Photo(s) by Bart Solenthaler. Imported from Flickr on Jun 13, 2021. Artwork published in .
“The end of the plain plane, explained” ad by Braniff International (1966)
Source: Uploaded to Flickr by Bart Solenthaler and tagged with “goudyoldstyle”. License: All Rights Reserved.

Several styles of Goudy Oldstyle were used for this ad from Braniff International’s “End of the Plain Plane” campaign. From Wikipedia:

Braniff Airways, Inc., operating as Braniff International Airways, from 1948 until 1965, and then Braniff International from 1965 until closure, was an American airline that flew air carrier operations from 1928 until 1982 […]

To overhaul the Braniff image, Lawrence hired Jack Tinker and Partners, who assigned advertising executive Mary Wells – later Mary Wells Lawrence after her November, 1967 marriage to Harding Lawrence in Paris – as account leader. First on the agenda was to overhaul Braniff’s public image – including the red, white, and blue “El Dorado Super Jet“ livery which Wells saw as “staid”. New Mexico architect Alexander Girard, Italian fashion designer Emilio Pucci, and shoe designer Beth Levine were hired, and with this new talent Braniff began the “End of the Plain Plane” campaign.

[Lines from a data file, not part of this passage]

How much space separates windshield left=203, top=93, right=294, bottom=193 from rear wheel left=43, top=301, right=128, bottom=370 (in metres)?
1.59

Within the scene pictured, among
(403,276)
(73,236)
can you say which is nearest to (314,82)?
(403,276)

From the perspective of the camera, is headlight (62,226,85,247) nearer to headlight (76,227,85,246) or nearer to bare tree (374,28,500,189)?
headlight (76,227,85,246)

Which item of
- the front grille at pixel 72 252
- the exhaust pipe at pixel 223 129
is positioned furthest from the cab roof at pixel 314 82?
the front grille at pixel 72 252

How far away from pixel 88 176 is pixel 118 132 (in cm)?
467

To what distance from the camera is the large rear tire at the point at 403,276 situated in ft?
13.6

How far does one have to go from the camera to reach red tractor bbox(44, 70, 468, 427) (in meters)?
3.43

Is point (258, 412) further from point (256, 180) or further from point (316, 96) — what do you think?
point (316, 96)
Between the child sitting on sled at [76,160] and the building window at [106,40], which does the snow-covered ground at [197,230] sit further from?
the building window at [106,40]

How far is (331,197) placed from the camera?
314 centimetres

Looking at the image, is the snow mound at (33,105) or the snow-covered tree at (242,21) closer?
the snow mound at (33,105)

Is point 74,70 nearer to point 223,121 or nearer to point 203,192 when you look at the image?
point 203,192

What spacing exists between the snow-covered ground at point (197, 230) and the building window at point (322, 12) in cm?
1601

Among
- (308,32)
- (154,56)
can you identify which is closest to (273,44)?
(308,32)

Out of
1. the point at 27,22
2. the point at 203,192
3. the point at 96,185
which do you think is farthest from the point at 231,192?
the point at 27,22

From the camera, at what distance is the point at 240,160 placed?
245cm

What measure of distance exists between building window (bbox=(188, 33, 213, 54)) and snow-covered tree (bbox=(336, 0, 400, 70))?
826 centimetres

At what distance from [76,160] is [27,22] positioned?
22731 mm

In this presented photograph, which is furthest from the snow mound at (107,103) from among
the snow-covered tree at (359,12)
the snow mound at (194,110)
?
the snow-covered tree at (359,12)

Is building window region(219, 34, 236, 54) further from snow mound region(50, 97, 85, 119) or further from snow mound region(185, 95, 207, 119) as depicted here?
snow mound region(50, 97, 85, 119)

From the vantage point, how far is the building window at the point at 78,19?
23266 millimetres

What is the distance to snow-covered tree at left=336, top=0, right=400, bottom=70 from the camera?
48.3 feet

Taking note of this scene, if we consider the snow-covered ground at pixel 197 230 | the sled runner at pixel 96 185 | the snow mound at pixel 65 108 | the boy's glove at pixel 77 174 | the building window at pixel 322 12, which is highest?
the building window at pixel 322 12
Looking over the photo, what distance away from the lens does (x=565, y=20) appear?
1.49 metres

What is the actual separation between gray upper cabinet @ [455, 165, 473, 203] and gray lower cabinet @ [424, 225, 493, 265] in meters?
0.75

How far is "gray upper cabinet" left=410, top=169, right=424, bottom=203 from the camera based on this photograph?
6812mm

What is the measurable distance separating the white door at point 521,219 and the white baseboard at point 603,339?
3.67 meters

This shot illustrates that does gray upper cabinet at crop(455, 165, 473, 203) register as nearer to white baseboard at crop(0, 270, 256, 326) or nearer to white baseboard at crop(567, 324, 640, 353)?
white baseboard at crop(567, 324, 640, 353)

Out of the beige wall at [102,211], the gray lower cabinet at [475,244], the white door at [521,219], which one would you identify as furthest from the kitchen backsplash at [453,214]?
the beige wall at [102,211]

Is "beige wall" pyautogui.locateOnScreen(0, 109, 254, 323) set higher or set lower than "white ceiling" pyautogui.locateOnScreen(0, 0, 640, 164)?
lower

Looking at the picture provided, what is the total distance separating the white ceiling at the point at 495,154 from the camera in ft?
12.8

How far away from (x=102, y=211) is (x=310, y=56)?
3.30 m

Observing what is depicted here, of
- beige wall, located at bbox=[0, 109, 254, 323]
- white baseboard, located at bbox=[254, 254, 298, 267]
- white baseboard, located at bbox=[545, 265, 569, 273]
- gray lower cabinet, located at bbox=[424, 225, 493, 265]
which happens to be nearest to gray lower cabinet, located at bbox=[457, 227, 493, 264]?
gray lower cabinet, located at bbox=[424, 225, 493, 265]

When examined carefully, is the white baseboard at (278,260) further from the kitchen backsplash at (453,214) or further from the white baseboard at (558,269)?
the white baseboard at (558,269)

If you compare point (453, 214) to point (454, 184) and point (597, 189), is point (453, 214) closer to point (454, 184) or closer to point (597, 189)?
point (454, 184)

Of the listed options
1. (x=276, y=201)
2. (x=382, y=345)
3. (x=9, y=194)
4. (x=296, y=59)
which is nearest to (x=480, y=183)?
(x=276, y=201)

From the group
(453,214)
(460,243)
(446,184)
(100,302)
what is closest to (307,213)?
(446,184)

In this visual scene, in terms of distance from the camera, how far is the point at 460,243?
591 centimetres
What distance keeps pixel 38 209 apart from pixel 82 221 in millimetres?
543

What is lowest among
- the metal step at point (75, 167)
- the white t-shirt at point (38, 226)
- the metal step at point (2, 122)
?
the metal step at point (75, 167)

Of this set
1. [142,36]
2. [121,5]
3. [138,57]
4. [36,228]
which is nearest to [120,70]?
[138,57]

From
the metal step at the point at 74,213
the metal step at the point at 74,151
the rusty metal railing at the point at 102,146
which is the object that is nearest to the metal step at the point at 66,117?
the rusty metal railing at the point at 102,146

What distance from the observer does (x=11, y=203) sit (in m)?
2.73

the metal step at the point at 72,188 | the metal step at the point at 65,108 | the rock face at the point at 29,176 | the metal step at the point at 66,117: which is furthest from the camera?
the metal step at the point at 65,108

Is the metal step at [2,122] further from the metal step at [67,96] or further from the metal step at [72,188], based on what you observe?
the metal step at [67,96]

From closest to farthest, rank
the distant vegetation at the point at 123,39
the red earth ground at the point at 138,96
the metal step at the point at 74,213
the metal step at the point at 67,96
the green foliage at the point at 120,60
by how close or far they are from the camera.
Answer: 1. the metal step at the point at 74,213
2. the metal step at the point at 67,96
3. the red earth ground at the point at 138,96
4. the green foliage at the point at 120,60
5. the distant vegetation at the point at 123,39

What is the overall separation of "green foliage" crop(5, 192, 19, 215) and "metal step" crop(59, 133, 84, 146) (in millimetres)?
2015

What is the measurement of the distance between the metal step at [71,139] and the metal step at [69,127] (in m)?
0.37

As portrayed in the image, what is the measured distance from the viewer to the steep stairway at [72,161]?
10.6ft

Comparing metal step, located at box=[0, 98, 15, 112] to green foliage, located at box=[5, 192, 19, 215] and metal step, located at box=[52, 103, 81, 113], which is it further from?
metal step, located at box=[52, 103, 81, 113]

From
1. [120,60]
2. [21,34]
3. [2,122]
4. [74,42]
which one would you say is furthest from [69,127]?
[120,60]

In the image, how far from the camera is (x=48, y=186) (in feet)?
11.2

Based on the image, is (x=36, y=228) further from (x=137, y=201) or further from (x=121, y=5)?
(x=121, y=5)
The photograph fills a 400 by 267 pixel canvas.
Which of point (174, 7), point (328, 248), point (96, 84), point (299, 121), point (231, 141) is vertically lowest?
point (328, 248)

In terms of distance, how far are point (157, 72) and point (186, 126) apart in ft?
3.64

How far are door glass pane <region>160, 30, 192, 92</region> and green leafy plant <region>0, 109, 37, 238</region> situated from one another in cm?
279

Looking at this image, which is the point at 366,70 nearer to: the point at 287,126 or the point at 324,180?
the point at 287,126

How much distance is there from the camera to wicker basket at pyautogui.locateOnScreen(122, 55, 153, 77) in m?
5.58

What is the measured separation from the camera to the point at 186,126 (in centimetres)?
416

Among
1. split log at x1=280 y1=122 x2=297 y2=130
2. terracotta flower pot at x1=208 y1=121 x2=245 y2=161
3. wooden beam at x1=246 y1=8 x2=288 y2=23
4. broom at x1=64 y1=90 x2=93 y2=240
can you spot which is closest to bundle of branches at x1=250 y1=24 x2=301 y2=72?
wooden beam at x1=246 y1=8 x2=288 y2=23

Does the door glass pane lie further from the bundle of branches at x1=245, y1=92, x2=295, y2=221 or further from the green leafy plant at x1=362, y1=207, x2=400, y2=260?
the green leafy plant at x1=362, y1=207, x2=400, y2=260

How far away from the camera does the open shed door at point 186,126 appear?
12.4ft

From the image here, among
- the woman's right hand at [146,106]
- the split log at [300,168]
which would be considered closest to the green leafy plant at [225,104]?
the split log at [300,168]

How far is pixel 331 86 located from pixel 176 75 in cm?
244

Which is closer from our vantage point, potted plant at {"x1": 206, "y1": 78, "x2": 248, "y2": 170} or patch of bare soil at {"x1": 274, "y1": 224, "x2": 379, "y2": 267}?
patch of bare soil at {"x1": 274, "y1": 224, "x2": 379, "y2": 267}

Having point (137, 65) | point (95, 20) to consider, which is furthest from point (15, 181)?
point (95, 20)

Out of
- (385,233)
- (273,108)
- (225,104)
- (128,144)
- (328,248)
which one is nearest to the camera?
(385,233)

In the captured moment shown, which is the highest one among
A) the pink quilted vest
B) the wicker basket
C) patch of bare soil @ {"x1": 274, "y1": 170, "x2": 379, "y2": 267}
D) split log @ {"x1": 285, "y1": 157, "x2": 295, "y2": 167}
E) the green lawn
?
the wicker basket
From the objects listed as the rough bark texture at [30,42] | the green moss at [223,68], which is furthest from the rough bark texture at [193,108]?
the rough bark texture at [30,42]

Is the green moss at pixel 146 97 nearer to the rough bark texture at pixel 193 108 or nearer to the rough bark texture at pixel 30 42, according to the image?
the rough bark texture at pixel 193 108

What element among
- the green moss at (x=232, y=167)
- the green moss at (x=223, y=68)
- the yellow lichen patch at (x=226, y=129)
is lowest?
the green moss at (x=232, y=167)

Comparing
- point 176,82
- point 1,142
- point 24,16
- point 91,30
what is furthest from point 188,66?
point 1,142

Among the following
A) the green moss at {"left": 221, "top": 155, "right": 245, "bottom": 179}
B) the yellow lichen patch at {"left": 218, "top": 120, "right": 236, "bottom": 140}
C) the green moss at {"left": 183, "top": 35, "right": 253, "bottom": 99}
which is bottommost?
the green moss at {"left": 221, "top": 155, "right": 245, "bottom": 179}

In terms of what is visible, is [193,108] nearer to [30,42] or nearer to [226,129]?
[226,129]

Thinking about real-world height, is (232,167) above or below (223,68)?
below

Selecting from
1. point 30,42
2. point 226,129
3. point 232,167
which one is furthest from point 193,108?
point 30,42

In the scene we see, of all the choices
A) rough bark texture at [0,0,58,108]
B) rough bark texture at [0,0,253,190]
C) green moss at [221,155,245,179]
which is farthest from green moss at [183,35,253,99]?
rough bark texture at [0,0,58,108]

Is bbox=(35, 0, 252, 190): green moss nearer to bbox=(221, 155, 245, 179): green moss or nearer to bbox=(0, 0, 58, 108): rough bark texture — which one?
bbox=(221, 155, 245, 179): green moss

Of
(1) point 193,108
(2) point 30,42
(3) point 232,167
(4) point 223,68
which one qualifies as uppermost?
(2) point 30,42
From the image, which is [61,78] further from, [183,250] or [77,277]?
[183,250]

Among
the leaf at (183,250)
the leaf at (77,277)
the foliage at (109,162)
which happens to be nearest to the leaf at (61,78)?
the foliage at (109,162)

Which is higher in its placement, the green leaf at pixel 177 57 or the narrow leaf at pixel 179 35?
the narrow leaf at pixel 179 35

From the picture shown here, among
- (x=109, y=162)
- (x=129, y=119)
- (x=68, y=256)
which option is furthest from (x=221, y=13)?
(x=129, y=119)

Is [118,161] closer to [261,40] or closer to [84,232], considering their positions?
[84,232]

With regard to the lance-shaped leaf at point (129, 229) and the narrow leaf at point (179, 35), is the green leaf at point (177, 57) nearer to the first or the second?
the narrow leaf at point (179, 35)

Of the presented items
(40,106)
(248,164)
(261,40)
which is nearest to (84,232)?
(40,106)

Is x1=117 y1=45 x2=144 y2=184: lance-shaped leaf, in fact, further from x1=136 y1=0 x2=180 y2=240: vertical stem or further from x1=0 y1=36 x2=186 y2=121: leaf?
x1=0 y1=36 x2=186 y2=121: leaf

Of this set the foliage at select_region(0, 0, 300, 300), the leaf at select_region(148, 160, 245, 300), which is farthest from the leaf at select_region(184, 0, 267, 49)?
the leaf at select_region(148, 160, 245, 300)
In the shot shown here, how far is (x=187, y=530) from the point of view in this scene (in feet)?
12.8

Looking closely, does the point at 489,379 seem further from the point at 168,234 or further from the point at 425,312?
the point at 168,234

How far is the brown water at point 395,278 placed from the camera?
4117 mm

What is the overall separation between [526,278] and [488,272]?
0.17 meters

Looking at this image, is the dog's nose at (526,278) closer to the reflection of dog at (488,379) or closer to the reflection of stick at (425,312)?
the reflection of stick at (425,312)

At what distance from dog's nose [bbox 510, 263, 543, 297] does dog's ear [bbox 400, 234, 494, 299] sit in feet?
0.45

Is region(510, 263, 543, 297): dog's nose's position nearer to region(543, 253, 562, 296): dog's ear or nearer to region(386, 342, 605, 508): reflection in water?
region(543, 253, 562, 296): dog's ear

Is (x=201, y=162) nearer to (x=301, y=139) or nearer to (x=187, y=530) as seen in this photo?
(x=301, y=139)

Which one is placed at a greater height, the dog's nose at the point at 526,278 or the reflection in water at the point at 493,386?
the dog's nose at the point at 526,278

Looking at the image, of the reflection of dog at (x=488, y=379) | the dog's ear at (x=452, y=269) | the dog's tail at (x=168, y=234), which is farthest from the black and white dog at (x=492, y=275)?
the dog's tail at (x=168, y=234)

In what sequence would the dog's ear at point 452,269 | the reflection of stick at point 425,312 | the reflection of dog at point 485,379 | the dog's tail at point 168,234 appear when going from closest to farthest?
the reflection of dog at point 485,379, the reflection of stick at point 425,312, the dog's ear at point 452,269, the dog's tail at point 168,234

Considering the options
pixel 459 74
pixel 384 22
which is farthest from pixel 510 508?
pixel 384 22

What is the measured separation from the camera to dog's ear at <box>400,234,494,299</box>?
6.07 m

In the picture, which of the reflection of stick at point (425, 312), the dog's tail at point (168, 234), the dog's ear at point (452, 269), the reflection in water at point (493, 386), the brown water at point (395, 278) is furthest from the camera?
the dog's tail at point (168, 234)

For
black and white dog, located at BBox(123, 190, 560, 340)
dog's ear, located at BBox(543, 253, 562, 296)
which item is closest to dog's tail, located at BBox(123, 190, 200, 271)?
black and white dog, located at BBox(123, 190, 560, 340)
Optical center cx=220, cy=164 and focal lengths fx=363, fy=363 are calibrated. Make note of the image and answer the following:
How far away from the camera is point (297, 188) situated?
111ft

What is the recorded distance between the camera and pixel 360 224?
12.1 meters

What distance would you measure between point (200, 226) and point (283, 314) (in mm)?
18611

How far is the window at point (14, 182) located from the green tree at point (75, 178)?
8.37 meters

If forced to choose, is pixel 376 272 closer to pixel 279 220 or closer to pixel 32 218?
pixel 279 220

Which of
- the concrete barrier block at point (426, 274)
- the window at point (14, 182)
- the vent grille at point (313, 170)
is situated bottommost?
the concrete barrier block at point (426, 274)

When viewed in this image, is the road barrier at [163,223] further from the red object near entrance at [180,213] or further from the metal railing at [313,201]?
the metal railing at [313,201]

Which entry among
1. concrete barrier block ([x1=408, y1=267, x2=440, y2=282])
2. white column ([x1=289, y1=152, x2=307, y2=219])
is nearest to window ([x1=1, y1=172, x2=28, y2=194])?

At Girard’s recommendation the old livery was dropped in favor of a single color on each plane, selected from a palette of bright hues like “Chocolate Brown” and “Metallic Purple.” He favored a small “BI” logo and small titles. Braniff engineering and Braniff’s advertising department modified Girard’s colors, enlarged the “BI” logo, and added white wings and tails. This, ironically, was based on the 1930s Braniff “Vega” Schemes, which also carried colorful paint with white wings and tails. The new “jelly bean“ fleet carried such colors as beige, ochre, orange, turquoise, baby blue, medium blue, lemon yellow, and lavender.